Another limitation stems from the reliance on ambient modalities, which are not universally supported by all LiDAR sensors. Moreover, the projected LiDAR images remain a simplification. A more direct, end-to-end approach that maps raw 3D point clouds to camera images could better exploit the full spatial distribution of LiDAR points, although it would require additional computational resources.
While incorporating a segmentation-based KL divergence shows clear benefits, the method treats all semantic classes equally. In safety-critical domains such as ADS, certain classes (e.g., “car,” “pedestrian,” or “bicycle”) warrant greater attention and precision. Future work could explore class-weighted segmentation losses or more sophisticated weighting strategies that prioritize objects essential for driving tasks. A finer class-specific weighting factor, for instance, might further reduce errors around vehicles or other relevant traffic participants.
Recent advances in diffusion models [44] also indicate their potential to surpass GAN-based methods in image synthesis quality and training stability. Switching to a diffusion-based LiGenCam variant may help eliminate artifacts and reduce dependence on adversarial balancing. Finally, our current system does not enforce temporal consistency for sequential frames, which can cause flickering or inconsistent object boundaries. Integrating a temporal module, such as a Transformer-based network [45], could provide smoother, more coherent video-like outputs for real-time ADS applications.

7. Conclusions

In this paper, we presented LiGenCam, a novel method for reconstructing camera images from multimodal LiDAR data.

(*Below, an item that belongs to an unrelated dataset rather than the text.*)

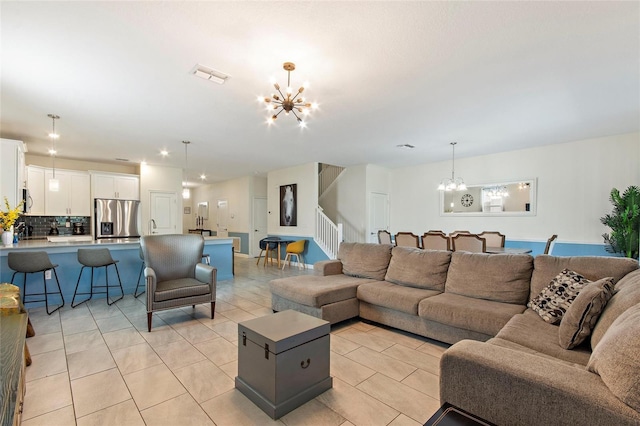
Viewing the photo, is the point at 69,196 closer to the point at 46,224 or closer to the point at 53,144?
the point at 46,224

The ability to generate reliable camera views under circumstances where optical cameras may fail can significantly enhance sensor redundancy for ADS. Our approach leverages three LiDAR-based modalities—reflectance, ambient, and range—together with a semantic segmentation loss, allowing LiGenCam to achieve both geometric accuracy and semantic consistency in its reconstructions.
Experiments on the DurLAR dataset demonstrate that incorporating all three LiDAR modalities yields more perceptually convincing results than single-modality baselines, as supported by improved LPIPS scores. Furthermore, imposing segmentation-based constraints (all+seg) consistently refines the reconstruction of critical objects, demonstrating notable improvements in the structural integrity and visual fidelity of complex elements such as vehicles and architectural features like buildings, thus validating the importance of semantic alignment for safety-critical domains. These findings underscore the promise of fusing multiple LiDAR-derived inputs to restore camera perspectives in real-world driving environments.
Despite the encouraging performance, several limitations remain. The resolution of 512 × 512 may be insufficient for complex urban settings requiring finer visual details. Additionally, certain classes like “car” and “pedestrian” could benefit from targeted weighting, enhancing the accuracy of object-critical regions. Future work may thus explore higher-resolution training, class-specific segmentation penalties, or alternate generative frameworks such as diffusion models to further elevate reconstruction fidelity. By addressing these challenges, LiGenCam could evolve into a robust failsafe for ADS camera subsystems, safeguarding navigational decisions against sensor malfunctions and ultimately contributing to a more resilient autonomous driving experience.

Author Contributions

Conceptualization, Y.G. and S.K.; methodology, Y.G., M.X. and S.K.; software, M.X. and Y.G.; validation, M.X.; formal analysis, Y.G., M.X. and S.K.; writing—original draft preparation, M.X. and Y.G.; writing—review and editing, M.X. and Y.G.; project administration, Y.G. and S.K.; investigation, Y.G., M.X., I.G. and S.K. All authors have read and agreed to the published version of the manuscript.

Funding

This research received no external funding.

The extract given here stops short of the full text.